Jon Lester’s Injury

I’m not a Red Sox fan, yet I can’t help but reach out to Jon Lester and their training staff. Lester had a no-hitter going last night against the Toronto Blue Jays through four innings but had to be pulled after suffering a strained left Latissimus Dorsi muscle.

According to, the Sox had the most trips to the Disabled List in 2010 and spent the 4th-most total days on the DL. 2011 isn’t shaping up to be much different. Lester is one of the best young pitchers in the game, and the Sox can’t afford to lose him. Like any of our clients dealing with injuries or chronic pain, I’m not worried about the specific symptom. I’m worried about why the symptom occurred.

I’m going to analyze Lester as if he were my own client. I did a quick Google search and found several pictures of Lester that will allow me to do a postural analysis. I want to uncover why he injured his left Lat. So, let’s take a look…

This is a great picture of Lester standing (on the far right. Pitcher Josh Beckett is on the left and manager Terry Francona is in the middle). I want you to take note of several things here. Notice how much higher his left shoulder is than his right shoulder. Typically with baseball players, we’ll see their throwing shoulder sitting lower than the shoulder on their glove side. Not so with Lester. Some will argue that it’s because his glove is tucked under his left arm and therefore pushing his left side “up,” but that’s just not the case. Countless images showed his left shoulder higher than his right. Also notice that his left upper body is a bit rotated forward. Let’s try getting you in that position. I want you to elevate your left shoulder and rotate the upper portion of the left side of your body forward. I want you to really over-exaggerate it and feel what that does to your Lat muscle on the left side. It’s like taking a rubber band to its longest position and THEN asking that rubber band to throw a fastball 95 MPH. Tell me how that works out for you. I’m fairly certain Jon Lester knows how it’s working for him.
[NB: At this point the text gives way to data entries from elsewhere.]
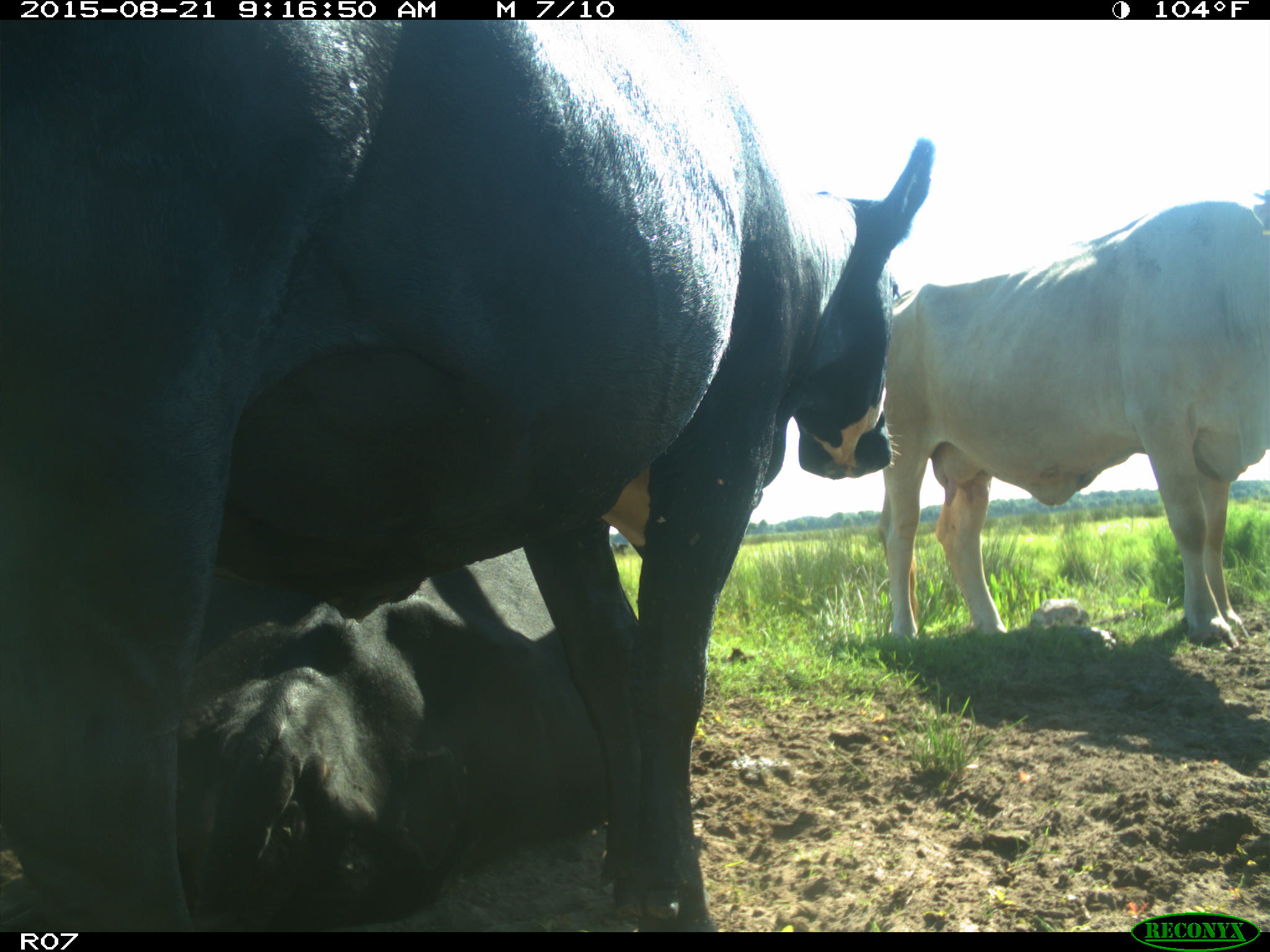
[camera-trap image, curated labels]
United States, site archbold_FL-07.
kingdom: Animalia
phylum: Chordata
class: Mammalia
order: Artiodactyla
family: Bovidae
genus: Bos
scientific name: Bos taurus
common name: domestic cow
Bos taurus (domestic cow).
Now, take a look at his foot position (or all three of their foot positions for that matter. I won’t even get started about the absolute functional WRECK that is Josh Beckett). Notice how Lester’s feet are pointed out, his right is pointed out more than his left, and that he’s standing with a wide stance? This wreaks of hip dysfunction. I can look at his foot position alone and tell you that he’s pitching with his upper body. He might think he’s using his lower body, but I can almost guarantee that if he were to get his hips functional and working for him, he’d gain velocity and accuracy, and he doesn’t struggle in either of those areas as it is. What I’m saying is that he can be even better than he is.

Here’s another picture showing the difference in what his hips are going. Again, notice how the right foot has turned out more than the left. This tells me his right hip isn’t able to load like his left hip and is turning out in an attempt to widen the base and stablize his body. His right hip is completely compromised causing compensations through the rest of his body.

This last photo is a really good, full-body image. Again, we see his elevated left shoulder and the everted-foot position. However, with this one, we also see his right hip is higher than his left. Also note that his left shoulder is hinged or rounded forward. I’m seeing a lot of the back of his left hand when I should only be seeing the thumb and the side of his index finger.

Please understand that this analysis was completed off of Google images. I’d love to see what I can uncover with Lester right in front of me. To Mike Reinold and the rest of the Red Sox training staff, you’re sitting on a time bomb here. If these structural issues aren’t addressed, there are more injuries headed Lester’s, and your, way. I’d love to discuss these issue further. Believe me, you can’t just treat his strained muscle, you HAVE to look at the big picture. His left Lat has nothing to do with the Lat itself. It has everything to do with his pelvic position sitting under the Lat and shoulder. When you bring that back into balance he’ll be fine. If you don’t, you’ll continue to see symptom after symptom.

QUESTION: Are you an athlete? What reoccurring injury are you dealing with? What questions do you have that I can answer about it?